Dans la nuit du 4 au 5 août, les flammes ont ravagé une partie de la maison Djamila Amrane-Minne à Bobigny (Seine-Saint-Denis), inaugurée à peine un mois plus tôt en hommage à une militante du FLN d’origine française.
L’incendie, ciblé et sans équivoque, s’inscrit dans une série d’actes de haine raciste qui visent aujourd’hui ceux qui rappellent que la France a été colonisatrice — et que certains de ses enfants l’ont combattue de l’intérieur.
Le feu a pris sous la terrasse en bois, au pied même de la plaque portant le nom de Danièle Djamila Amrane-Minne, figure de la guerre d’indépendance algérienne, arrêtée à 17 ans pour son engagement aux côtés du FLN, devenue ensuite universitaire et historienne des luttes de femmes. La baie vitrée a explosé sous l’effet de la chaleur. Il ne s’agit pas d’un simple acte de vandalisme, mais d’une attaque symbolique contre une mémoire que la République officielle peine toujours à assumer.
Une femme, une histoire, une cible
Ce bâtiment public avait été renommé par le conseil départemental de Seine-Saint-Denis, dirigé par la gauche, dans le cadre d’une démarche de reconnaissance mémorielle. Dès la mi-juillet, il avait fait l’objet de tags racistes : croix celtiques, slogans anti-Algérie, insultes visant le FLN. Autant de signes d’une extrême droite qui, confortée par le climat actuel, s’en prend désormais aux lieux de mémoire comme à des champs de bataille idéologique.
« Ce qu’on attaque, ce n’est pas une façade. C’est ce que ce nom représente : le refus de l’ordre colonial, la fraternité entre les peuples, l’insoumission. » – Collectif syndical Visa 93
Quand l’extrême droite s’autorise
Dans un communiqué clair et ferme, le collectif Visa 93, qui regroupe la CGT, SUD, Solidaires et d’autres organisations engagées, dénonce un climat de haine nourri depuis les plus hautes sphères de l’État. Les regards se tournent vers Bruno Retailleau, ministre de l’Intérieur, dont les déclarations contre la coopération franco-algérienne ou les commémorations liées à l’indépendance ne cessent de légitimer les récits nostalgiques du colonialisme.
Cette séquence n’est pas isolée. Elle fait écho aux multiples atteintes aux plaques en hommage à Maurice Audin, aux menaces contre les lieux de culte musulmans, ou aux lois qui criminalisent les paroles anticoloniales dans l’espace public. C’est une vision fermée, autoritaire et rance de la France qui cherche à s’imposer. Et elle cible d’abord celles et ceux qui, comme Djamila Amrane-Minne, ont osé trahir l’empire.

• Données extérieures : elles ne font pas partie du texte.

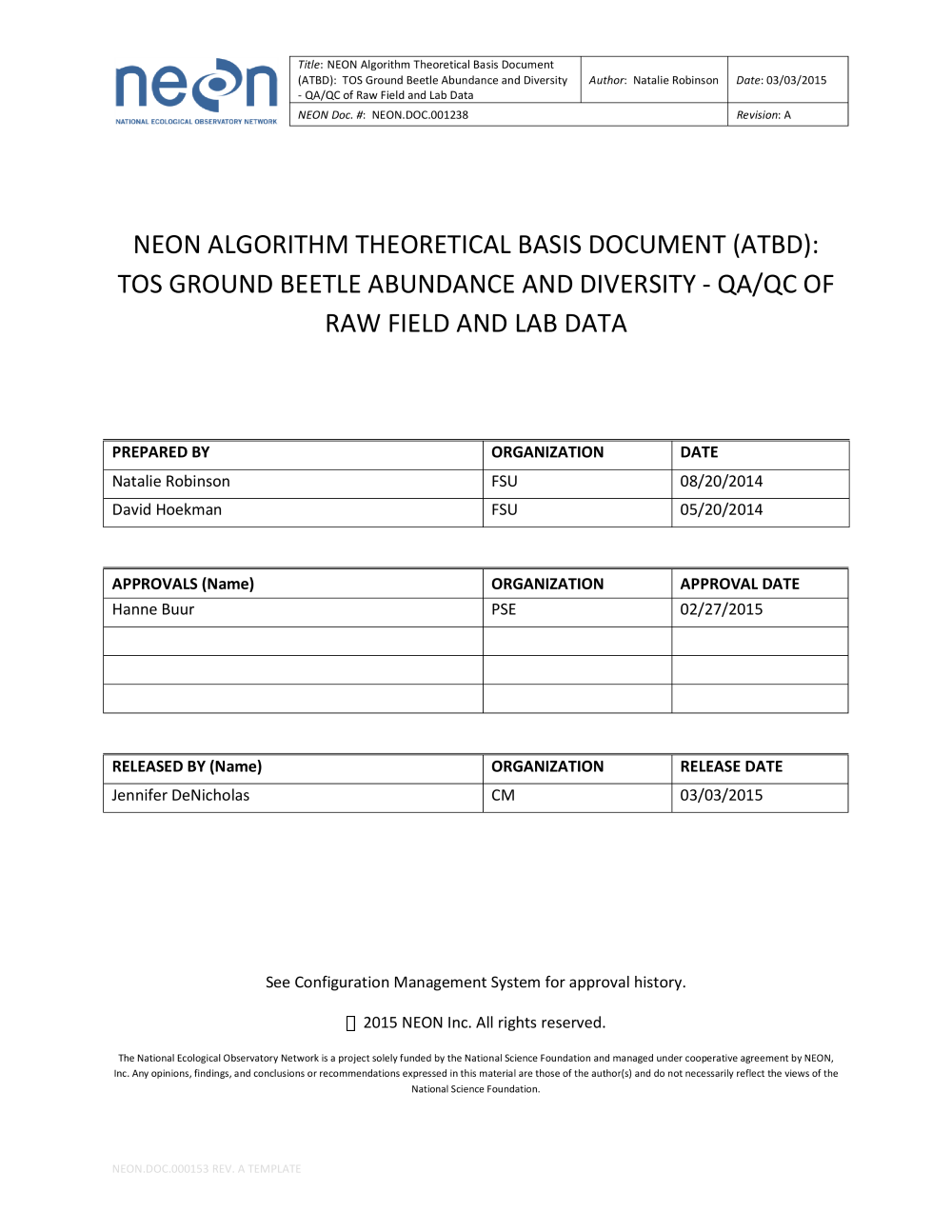 neon
NATIONAL ECOLOGICAL OBSERVATORY NETWORK

| Title: NEON Algorithm Theoretical Basis Document (ATBD): TOS Ground Beetle Abundance and Diversity - QA/QC of Raw Field and Lab Data | Author: Natalie Robinson | Date: 03/03/2015 |
|---|---|---|
| NEON Doc. #: NEON.DOC.001238 | | Revision: A |

NEON ALGORITHM THEORETICAL BASIS DOCUMENT (ATBD): TOS GROUND BEETLE ABUNDANCE AND DIVERSITY - QA/QC OF RAW FIELD AND LAB DATA

| PREPARED BY | ORGANIZATION | DATE |
|---|---|---|
| Natalie Robinson | FSU | 08/20/2014 |
| David Hoekman | FSU | 05/20/2014 |

| APPROVALS (Name) | ORGANIZATION | APPROVAL DATE |
|---|---|---|
| Hanne Buur | PSE | 02/27/2015 |
| | | |
| | | |
| | | |

| RELEASED BY (Name) | ORGANIZATION | RELEASE DATE |
|---|---|---|
| Jennifer DeNicholas | CM | 03/03/2015 |

See Configuration Management System for approval history.

 2015 NEON Inc. All rights reserved.

The National Ecological Observatory Network is a project solely funded by the National Science Foundation and managed under cooperative agreement by NEON, Inc. Any opinions, findings, and conclusions or recommendations expressed in this material are those of the author(s) and do not necessarily reflect the views of the National Science Foundation.

NEON.DOC.000153 REV. A TEMPLATE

Ce que la République oublie, la droite radicale détruit
Djamila Amrane-Minne, décédée en 2017, incarne tout ce que la République officielle peine à honorer : une femme, blanche, française, mais debout contre le colonialisme. Avec son livre Des femmes dans la guerre d’Algérie (1994), elle a mis en lumière des voix longtemps invisibilisées, étouffées par une mémoire sélective.
Le président du conseil départemental, Stéphane Troussel, a dénoncé « un acte digne des héritiers de l’OAS » et promis que la Seine-Saint-Denis ne céderait pas. Mais la question reste posée : que fait l’État face à cette escalade ? Où sont les condamnations nationales ? Où est le sursaut républicain qu’on invoque à chaque vitrine brisée… sauf lorsqu’il s’agit de l’Algérie ?
Ne pas se taire
L’incendie de Bobigny n’est pas un fait divers. Il est le symptôme d’une France malade de son passé colonial, et qui laisse l’extrême droite manipuler la mémoire collective. Ce n’est pas seulement une plaque qu’on a voulu noircir, c’est une passerelle entre les peuples qu’on cherche à couper.
Dans ce combat pour la mémoire, se taire, c’est déjà céder.